**GIVEN REQUEST**
Write out the records below as a JSON list of strings, with one string for each line and the blank lines skipped.

**RECORDED DATA**

---

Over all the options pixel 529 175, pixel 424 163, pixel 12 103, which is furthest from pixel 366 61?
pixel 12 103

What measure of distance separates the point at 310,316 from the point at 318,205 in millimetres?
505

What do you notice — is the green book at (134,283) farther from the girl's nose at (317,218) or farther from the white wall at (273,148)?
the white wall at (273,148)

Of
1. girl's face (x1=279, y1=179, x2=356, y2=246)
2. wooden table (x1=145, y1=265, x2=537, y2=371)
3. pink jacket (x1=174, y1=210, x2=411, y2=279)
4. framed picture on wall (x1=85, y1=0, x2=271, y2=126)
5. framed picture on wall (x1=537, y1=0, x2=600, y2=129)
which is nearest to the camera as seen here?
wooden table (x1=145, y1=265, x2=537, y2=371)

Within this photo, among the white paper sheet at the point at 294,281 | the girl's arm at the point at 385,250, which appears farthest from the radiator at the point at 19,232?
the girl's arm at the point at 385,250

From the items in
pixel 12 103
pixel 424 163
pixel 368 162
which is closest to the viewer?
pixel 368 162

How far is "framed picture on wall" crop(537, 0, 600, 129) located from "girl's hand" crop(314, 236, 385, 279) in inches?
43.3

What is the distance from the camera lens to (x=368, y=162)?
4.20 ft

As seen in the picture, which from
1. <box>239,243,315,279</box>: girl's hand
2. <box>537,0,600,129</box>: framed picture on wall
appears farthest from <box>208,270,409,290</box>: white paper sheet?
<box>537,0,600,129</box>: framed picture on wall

---

**ANSWER**
[
  "Over all the options pixel 529 175, pixel 424 163, pixel 12 103, which is furthest from pixel 366 61?",
  "pixel 12 103",
  "What measure of distance separates the point at 310,316 from the point at 318,205 in millimetres?",
  "505",
  "What do you notice — is the green book at (134,283) farther from the girl's nose at (317,218) or farther from the white wall at (273,148)?",
  "the white wall at (273,148)",
  "Of",
  "1. girl's face (x1=279, y1=179, x2=356, y2=246)",
  "2. wooden table (x1=145, y1=265, x2=537, y2=371)",
  "3. pink jacket (x1=174, y1=210, x2=411, y2=279)",
  "4. framed picture on wall (x1=85, y1=0, x2=271, y2=126)",
  "5. framed picture on wall (x1=537, y1=0, x2=600, y2=129)",
  "which is nearest to the camera as seen here?",
  "wooden table (x1=145, y1=265, x2=537, y2=371)",
  "Within this photo, among the white paper sheet at the point at 294,281 | the girl's arm at the point at 385,250, which appears farthest from the radiator at the point at 19,232?",
  "the girl's arm at the point at 385,250",
  "From the items in",
  "pixel 12 103",
  "pixel 424 163",
  "pixel 368 162",
  "which is closest to the viewer?",
  "pixel 368 162",
  "How far is \"framed picture on wall\" crop(537, 0, 600, 129) located from \"girl's hand\" crop(314, 236, 385, 279) in inches?",
  "43.3",
  "What is the distance from the camera lens to (x=368, y=162)?",
  "4.20 ft",
  "As seen in the picture, which from",
  "1. <box>239,243,315,279</box>: girl's hand",
  "2. <box>537,0,600,129</box>: framed picture on wall",
  "appears farthest from <box>208,270,409,290</box>: white paper sheet?",
  "<box>537,0,600,129</box>: framed picture on wall"
]